PASSAGE –
RMDs in Retirement: A Guide with a Silver Lining for Long-Term Care

Required Minimum Distributions (RMDs) are mandatory withdrawals from retirement accounts. These withdrawals are crucial for managing tax liability and utilizing retirement savings during the retiree's lifetime.
Updated: May 1st, 2024
James Kelly

Contributor

James Kelly

If you have yet to retire, you will eventually deal with this; if you or a loved one is retired, then pay attention. Congratulations on reaching retirement; it is a significant milestone! It's a time for well-deserved relaxation, but also for some strategic financial planning. 

One key concept to understand is required minimum distributions (RMDs). After reaching a certain age, you must withdraw at least a certain amount from certain retirement accounts, such as traditional IRAs and 401(k)s.

The RMD Landscape Has Shifted

The SECURE 2.0 Act, signed into law in December 2022, brought positive changes for both RMDs and long-term care planning. The age at which RMDs begin has increased – it's now 73 for those who turned 72 after 2022 and will climb to 75 in 2033 -- allowing your retirement savings to grow for a longer period tax deferred.

RECORDS SHOWN –
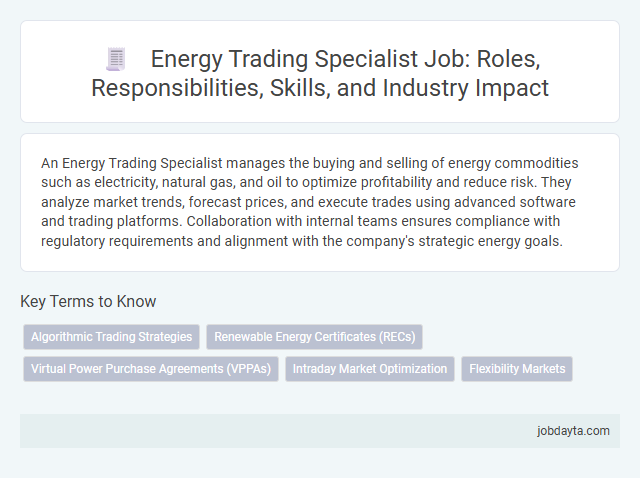 Energy Trading Specialist Job: Roles, Responsibilities, Skills, and Industry Impact

An Energy Trading Specialist manages the buying and selling of energy commodities such as electricity, natural gas, and oil to optimize profitability and reduce risk. They analyze market trends, forecast prices, and execute trades using advanced software and trading platforms. Collaboration with internal teams ensures compliance with regulatory requirements and alignment with the company's strategic energy goals.

Key Terms to Know

Algorithmic Trading Strategies
Renewable Energy Certificates (RECs)
Virtual Power Purchase Agreements (VPPAs)
Intraday Market Optimization
Flexibility Markets

jobdayta.com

WORK ORDER –
Continue the guide on required minimum distributions from the point at which it ends.

ANSWER AREA –
Why RMDs Exist

RMDs ensure a steady flow of income for retirees while guaranteeing the government receives its share of taxes. By gradually accessing your retirement funds, you avoid depleting them too quickly and ensure you have a source of income throughout your golden years. Missing an RMD deadline can be costly, so understanding the rules is crucial.

Key RMD Points to Remember

  • Deadlines: The first RMD deadline is typically April 1 of the year following your 73rd birthday (if you turned 72 after 2022). Subsequent RMDs are generally due by December 31 of each year. Don't miss these deadlines!
  • Calculating Your RMD: The IRS provides life expectancy tables to determine your RMD. It's a simple formula: divide your retirement account's value by the IRS distribution period based on your age at year-end. You can find these tables on the IRS website.

Tax Impact of RMDs

Since RMDs are taxed as ordinary income, they can potentially push you into a higher tax bracket. Strategic planning with a financial advisor/tax professional can help minimize your tax burden. Consider factors like taking smaller, more frequent distributions throughout the year or utilizing tax-advantaged accounts like Health Savings Accounts (HSAs) to offset some of the tax impact.

Beyond the Basics

  • Inherited IRAs:  If you inherit an IRA, different RMD rules and timelines may apply depending on your relationship to the original account holder.
  • Roth IRAs:  While Roth IRA owners are not subject to RMDs during their lifetime, beneficiaries may be. As of 2024, designated Roth accounts are exempt from RMDs.
  • Missed RMDs: The penalty for missing an RMD is a hefty 25% of the undistributed amount. However, there's a glimmer of hope – you can potentially reduce the penalty to 10% by correcting the RMD within two years of the missed deadline.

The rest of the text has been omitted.